_EXERCISE_: Rewrite the Carlos Burella text from "He would then" to "Lima in 1976.", changing "Universitario de Deportes" to "Universitario" throughout that span.

_SOURCE PASSAGE_:

Personal information
- Full name: Carlos Burella Higashi
- Date of birth: 12 July 1943
- Place of birth: Lima, Lima Province, Peru
- Date of death: 31 August 2021 (aged 78)
- Position: Goalkeeper

Youth career
- ???–1956: Academia José Soriano
- 1957–1958: Centro Iqueño

Senior career*
- Years: Team / Apps / (Gls)
- 1959–1960: Mariscal Sucre
- 1961–1962: Ciclista Lima
- 1965–1964: Sporting Cristal
- 1965: Defensor Lima
- 1966–1968: Universitario de Deportes
- 1969: Juan Aurich
- 1969: Universitario de Deportes
- 1970: Defensor Lima
- 1971: Deportivo Quito
- 1972–1974: Defensor Lima
- 1975: Atlético Chalaco
- 1976: Defensor Lima

International career
- 1960, 1972: Peru / 2 / (0)

= Carlos Burella =

Peruvian footballer (1943–2021)

Carlos Burella Higashi (12 July 1943 – 31 August 2021) was a Peruvian footballer. Nicknamed "Loco", he played as a goalkeeper for Defensor Lima and Universitario de Deportes throughout the 1960s and the 1970s. He was frequently compared to Argentine goalkeeper Hugo Gatti due to how his style of play would frequently emulate him. He also briefly represented Peru on two occasions in 1972.

==Club career==
He would begin his career within the Academia José Soriano until he was transferred to the youth sector of Centro Iqueño which was under the management of Roberto Scarone in 1957 and later by Miguel Ortega in 1958. He then played for Mariscal Sucre in 1959 where the club would be promoted for the 1960 Peruvian Primera División where he would make his debut at the age of 17 under manager Juan Bulnes. From 1961 to 1962, he played for Ciclista Lima under managers Alejandro Heredia Miranda, José Chiarella and Roberto Drago. In 1963, he would play for Sporting Cristal under Didi before playing for Defensor Lima in 1965.

He would then begin to play for Universitario de Deportes in 1966. Throughout his tenure with the club, he was a part of the winning squads for the 1966, 1967 and 1969 editions of the tournament. Also in 1969, he would briefly play for Juan Aurich to play in the 1969 Copa Libertadores where he would play in the matches against Universidad Católica before returning to Universitario de Deportes. After briefly returning to play for Defensor Lima for the 1970 Torneo Descentralizado, he would go abroad to Ecuador to play for Deportivo Quito in the 1971 Campeonato Ecuatoriano de Fútbol Serie A. He then returned to Defensor Lima from 1972 and 1974 and witness the club's first title for the 1973 Torneo Descentralizado. Following a brief tenure at Atlético Chalaco in 1975, he would retire with Defensor Lima in 1976.

==International career==
Following Peru's qualification for the 1960 Summer Olympics, Burella was part of the 30-man preliminary roster for the tournament. However, he would not be selected for the final roster as Carlos Salinas and Herminio Campos would be selected as the goalkeepers. He would later be called up to play for Peru in 1972 in two friendlies in a 3–2 victory against Mexico on 9 August and a 0–2 loss against Argentina on 25 October as part of a project by manager Roberto Scarone in determining players that were worthy to participate in the upcoming 1974 FIFA World Cup qualifiers.

==Managerial career==
Burella had a brief tenure as an instructor for youth goalkeepers beginning in 1982 with Deportivo Municipal, before teaching with the senior and U23 teams of Peru in 1983 and 1985 respectively, Sport Boys in 1987, the pre-olympic team for the 1987 CONMEBOL Pre-Olympic Tournament, Lawn Tennis in 1989 and San Agustín in 1990.

_DATASET EXCERPTS_:
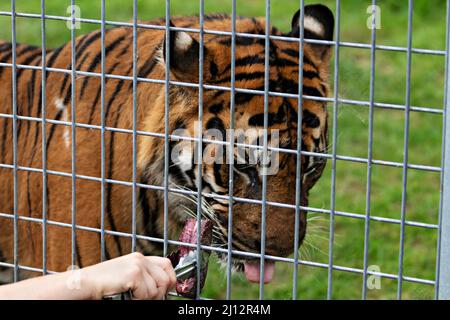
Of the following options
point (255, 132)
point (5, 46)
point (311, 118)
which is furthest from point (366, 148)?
point (255, 132)

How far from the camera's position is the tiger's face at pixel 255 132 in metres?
2.17

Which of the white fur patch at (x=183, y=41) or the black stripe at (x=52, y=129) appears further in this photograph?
the black stripe at (x=52, y=129)

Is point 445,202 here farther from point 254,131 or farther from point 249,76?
point 249,76

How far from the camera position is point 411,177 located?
13.6ft

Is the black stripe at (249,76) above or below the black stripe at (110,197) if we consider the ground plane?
above

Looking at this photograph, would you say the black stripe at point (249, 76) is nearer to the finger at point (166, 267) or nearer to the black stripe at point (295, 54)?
the black stripe at point (295, 54)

_RESPONSE FOR THIS EXERCISE_:
He would then begin to play for Universitario in 1966. Throughout his tenure with the club, he was a part of the winning squads for the 1966, 1967 and 1969 editions of the tournament. Also in 1969, he would briefly play for Juan Aurich to play in the 1969 Copa Libertadores where he would play in the matches against Universidad Católica before returning to Universitario. After briefly returning to play for Defensor Lima for the 1970 Torneo Descentralizado, he would go abroad to Ecuador to play for Deportivo Quito in the 1971 Campeonato Ecuatoriano de Fútbol Serie A. He then returned to Defensor Lima from 1972 and 1974 and witness the club's first title for the 1973 Torneo Descentralizado. Following a brief tenure at Atlético Chalaco in 1975, he would retire with Defensor Lima in 1976.